The aorta is the main blood vessel that carries blood from the heart to the rest of the body. It starts at the chest and runs down into the abdomen where it braches into the iliac arteries – these carry blood to the lower parts of the body. Sometimes with again or other changes, a section of the aorta may weaken and begin to bulge.
The bulge can get larger over time as the walls of the aorta get thinner and stretch, sort of like a balloon. This bulge is called an aneurysm.

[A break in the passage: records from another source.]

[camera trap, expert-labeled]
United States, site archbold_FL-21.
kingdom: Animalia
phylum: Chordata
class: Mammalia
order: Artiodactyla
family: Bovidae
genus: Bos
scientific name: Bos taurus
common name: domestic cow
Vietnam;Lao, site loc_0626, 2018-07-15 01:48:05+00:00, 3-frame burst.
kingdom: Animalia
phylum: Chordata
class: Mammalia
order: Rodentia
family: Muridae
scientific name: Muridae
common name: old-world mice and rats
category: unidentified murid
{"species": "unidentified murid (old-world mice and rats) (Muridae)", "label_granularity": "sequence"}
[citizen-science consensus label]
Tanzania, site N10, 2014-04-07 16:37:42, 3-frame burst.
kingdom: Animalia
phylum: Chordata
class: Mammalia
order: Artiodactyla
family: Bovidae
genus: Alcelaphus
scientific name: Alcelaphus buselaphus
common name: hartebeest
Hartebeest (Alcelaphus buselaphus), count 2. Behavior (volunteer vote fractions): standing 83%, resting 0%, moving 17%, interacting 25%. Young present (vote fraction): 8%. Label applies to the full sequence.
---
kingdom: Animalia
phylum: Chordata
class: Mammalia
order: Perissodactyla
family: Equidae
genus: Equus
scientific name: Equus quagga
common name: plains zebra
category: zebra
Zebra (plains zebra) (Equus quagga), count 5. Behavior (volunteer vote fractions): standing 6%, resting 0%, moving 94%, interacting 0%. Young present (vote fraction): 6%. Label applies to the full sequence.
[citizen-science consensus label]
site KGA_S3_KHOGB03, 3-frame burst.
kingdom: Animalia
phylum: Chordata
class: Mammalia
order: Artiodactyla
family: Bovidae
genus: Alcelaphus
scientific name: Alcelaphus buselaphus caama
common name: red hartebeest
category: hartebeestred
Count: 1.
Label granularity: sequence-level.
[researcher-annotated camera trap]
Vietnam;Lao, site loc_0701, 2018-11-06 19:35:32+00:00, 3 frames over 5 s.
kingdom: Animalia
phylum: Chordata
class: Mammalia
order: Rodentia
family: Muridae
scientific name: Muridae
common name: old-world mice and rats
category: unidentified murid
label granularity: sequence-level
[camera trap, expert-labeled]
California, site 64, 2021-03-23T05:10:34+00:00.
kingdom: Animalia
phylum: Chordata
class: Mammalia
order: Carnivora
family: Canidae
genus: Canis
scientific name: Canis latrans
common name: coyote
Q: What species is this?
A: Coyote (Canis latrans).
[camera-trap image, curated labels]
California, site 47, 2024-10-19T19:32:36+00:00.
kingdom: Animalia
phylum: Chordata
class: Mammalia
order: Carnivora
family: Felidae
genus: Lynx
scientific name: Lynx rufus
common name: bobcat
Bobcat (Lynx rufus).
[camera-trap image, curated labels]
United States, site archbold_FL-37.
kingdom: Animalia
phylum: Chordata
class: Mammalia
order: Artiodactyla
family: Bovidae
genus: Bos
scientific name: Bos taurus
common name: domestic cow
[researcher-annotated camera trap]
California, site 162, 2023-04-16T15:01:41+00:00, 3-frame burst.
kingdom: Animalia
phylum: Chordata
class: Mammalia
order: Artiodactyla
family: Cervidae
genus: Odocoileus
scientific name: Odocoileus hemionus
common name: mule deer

Sometimes an aneurysm occurs in the part of the aorta that runs through the chest. This is called a thoracic aortic aneurysm (TAA).
When a TAA is small, it may not be an immediate health risk. However, your doctor will want to check its condition regularly. If the TAA continues to grow, the stretched sections may become too weak to support the force of the blood flow. This type of aneurysm could burst, causing serious internal bleeding.
Unfortunately most patients with TAA have no symptoms. However, for people that do, the symptoms can include:
- Back of chest pain
- Trouble breathing or swallowing
- Hoarse coughing
Some causes also include:
- Family history
- Heart disease
- And high blood pressure
There are two types of treatment. Endovascular and open surgical repair. With endovascular repair, the doctor makes a small incision near the hip and inserts a stent graft. The stent seals off the aneurysm and makes a new path for the blood to flow.
Open surgery is performed by cutting through the breastbone or side of the chest. The aorta is repaired by replacing the aneurysm section with a fabric tube called a graft.
The graft is sewn in place to serve as a “replacement” blood vessel. This method has a longer recovery period than the endovascular method and can last as long as three months.
As with any open surgery there are risk factors to take into consideration. Discuss these with your doctor.